A sobretaxa de 25% encareceria produtos brasileiros no mercado americano e reduziria a competitividade de exportadores diante de concorrentes que não enfrentam a mesma medida. A pressão tende a ser maior sobre setores com venda relevante aos Estados Unidos, como alimentos, bens industriais, aço, semimanufaturados e produtos de maior exposição ao comércio bilateral.

Para empresas brasileiras, a tarifa funcionaria como um custo adicional na entrada no mercado dos EUA. Na prática, parte desse custo poderia ser absorvida pelo exportador, repassada ao comprador americano ou provocar perda de contratos. Por isso, a negociação interessa não apenas ao Planalto, mas também a setores produtivos que dependem de previsibilidade para fechar embarques e contratos de médio prazo.

A Seção 301 permite ao governo americano investigar práticas consideradas desleais ou discriminatórias no comércio internacional e, ao fim do processo, aplicar retaliações. A proposta brasileira tenta interromper esse caminho antes que a tarifa seja efetivada, oferecendo compromissos que possam ser apresentados como resposta política e técnica às reclamações dos EUA.

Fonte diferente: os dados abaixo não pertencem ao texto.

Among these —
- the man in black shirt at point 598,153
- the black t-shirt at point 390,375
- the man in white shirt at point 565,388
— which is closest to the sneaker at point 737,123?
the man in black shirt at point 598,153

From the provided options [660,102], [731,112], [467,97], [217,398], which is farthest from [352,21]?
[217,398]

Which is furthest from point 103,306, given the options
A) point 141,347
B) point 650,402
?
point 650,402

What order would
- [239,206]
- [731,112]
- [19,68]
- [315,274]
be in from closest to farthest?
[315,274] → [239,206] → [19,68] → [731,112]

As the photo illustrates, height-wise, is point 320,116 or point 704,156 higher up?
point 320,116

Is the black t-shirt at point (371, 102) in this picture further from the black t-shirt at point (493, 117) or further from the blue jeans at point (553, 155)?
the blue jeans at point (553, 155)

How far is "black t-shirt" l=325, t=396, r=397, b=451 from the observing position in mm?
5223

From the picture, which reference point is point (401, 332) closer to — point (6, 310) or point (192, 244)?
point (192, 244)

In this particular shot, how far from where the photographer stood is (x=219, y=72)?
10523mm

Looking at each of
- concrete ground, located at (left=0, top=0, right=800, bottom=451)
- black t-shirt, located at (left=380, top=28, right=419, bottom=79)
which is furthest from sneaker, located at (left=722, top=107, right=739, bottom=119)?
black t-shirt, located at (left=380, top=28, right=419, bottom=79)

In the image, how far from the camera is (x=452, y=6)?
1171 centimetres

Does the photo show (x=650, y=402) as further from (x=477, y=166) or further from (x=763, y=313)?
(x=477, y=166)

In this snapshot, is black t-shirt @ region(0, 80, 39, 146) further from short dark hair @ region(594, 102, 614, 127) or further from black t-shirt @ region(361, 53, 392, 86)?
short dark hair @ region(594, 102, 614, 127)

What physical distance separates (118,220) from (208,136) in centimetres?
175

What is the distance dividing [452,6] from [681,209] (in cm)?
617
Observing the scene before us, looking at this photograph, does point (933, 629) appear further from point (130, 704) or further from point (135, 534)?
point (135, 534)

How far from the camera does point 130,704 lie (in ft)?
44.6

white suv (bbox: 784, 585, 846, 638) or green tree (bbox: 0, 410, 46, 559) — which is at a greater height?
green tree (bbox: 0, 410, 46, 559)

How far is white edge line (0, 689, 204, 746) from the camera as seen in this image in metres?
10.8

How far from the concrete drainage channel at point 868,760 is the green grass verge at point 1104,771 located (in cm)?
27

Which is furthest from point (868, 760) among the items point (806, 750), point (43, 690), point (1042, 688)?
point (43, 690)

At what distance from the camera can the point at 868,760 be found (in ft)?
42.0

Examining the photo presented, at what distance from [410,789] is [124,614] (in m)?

Pix vira linha vermelha política

A defesa do Pix também ocorre em meio a uma disputa política doméstica. O senador Flávio Bolsonaro (PL-RJ) sugeriu aos Estados Unidos que o sistema brasileiro não seja conectado a plataformas de países dos Brics. A manifestação ampliou a tensão em torno do tema e levou o governo Lula a reforçar que a infraestrutura de pagamentos não fará parte da negociação comercial.

O Planalto tenta transformar a resistência em argumento de soberania. Ao mesmo tempo, evita fechar todos os canais com Washington. A proposta enviada ao USTR preserva espaço para concessões em temas econômicos e ambientais, mas delimita o Pix como assunto doméstico, sob regulação brasileira.

O próximo passo está nas mãos do USTR, que analisará se os compromissos apresentados pelo Brasil bastam para suspender ou rever a tarifa de 25%. Até uma resposta americana, exportadores seguem expostos à incerteza comercial, enquanto o governo sustenta que pode negociar regras e compromissos, mas não a soberania sobre o Pix.